The West Midlands Perinatal Mental Health Clinical Network team at NHS England (Midlands) has launched a series of videos telling personal stories of women who have developed perinatal mental illness and how they have worked with healthcare professionals to get better. The films cover maternal OCD; antenatal anxiety; postpartum psychosis; postnatal depression and maternal bonding difficulties. And are for GPs, midwives, health visitors and other healthcare professionals to share with women who are pregnant or who have recently given birth to show that it is ok to address these feelings.
Katy Chachou features in one of the videos. She is a peer support worker and campaigner for postpartum psychosis and maternal mental health and explains why she wanted to share her story: “I want women to know that mental health during and after childbirth is really important and that there is support out there for them. These services really will make a difference to a mum’s experience of the pregnancy, childbirth and beyond.”
Another mum who tells her story on film is Leanne Howlett, who following the birth of her first child suffered postnatal depression explains: “My experience was how hopeless life can feel. I thought it would be the happiest year of my life when my baby was born but it really wasn’t. I would get up and go out to lots of baby classes and put on a smile and pretend everything was okay but inside I was literally falling apart.
“With the extra support in place things did start to look up, it was a slow journey.
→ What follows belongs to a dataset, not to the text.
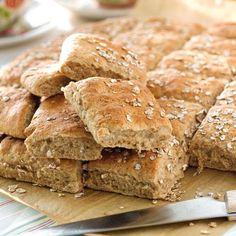 Överraska med nybakt bröd till frukost! De lättbakade rutorna med rågflingor och grahamsmjöl bakas praktiskt i långpanna.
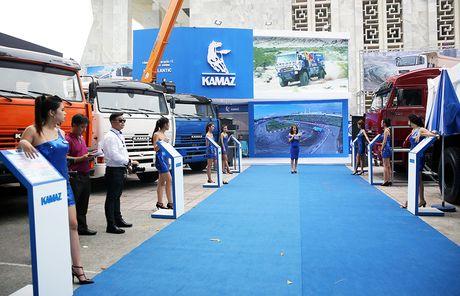 Vietnam Motor Show 2016: Nhung vu nu ben dan xe Kamaz - Anh 1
If I hadn’t had support from the Perinatal Mental Health team that I needed I would never have seen the light.”
Nicola McDermott, Perinatal Mental Health Champion and GP from Worcestershire is encouraging healthcare professionals to watch the films: “I deliver teaching sessions with the aim of improving GPs knowledge and understanding of perinatal mental illness.
“During training I focus on how we communicate and how we can break down the barriers around perinatal mental illness. Colleagues tell me how interesting they find this topic and how they plan to change their practise.
“Taking on the role of Perinatal Mental Health Champion has deepened my knowledge of the many perinatal mental health issues that we may see as GPs. It has also given me the confidence to manage patients and start treatments in primary care.”
Dr Lucy Blunt, GP Champion for Perinatal Mental Health in Coventry and Warwickshire added: “Mental illness is the most common complication encountered by women during the perinatal period, yet it is often over looked or not given the attention that it deserves due to the associated stigma and barriers in communication.
“Women need to feel confident that not only is their GP approachable but also competent in recognising, assessing and appropriately managing all different types of perinatal mental illness.
“Improved training and education will enable GPs to offer help and support at the earliest opportunity resulting in the best possible outcomes for these women and their families at this vital period of change in their lives.”
Mums who are experiencing these feelings should speak to their local GP or health visitor for more advice and information or visit: www.nhs.uk to find local services.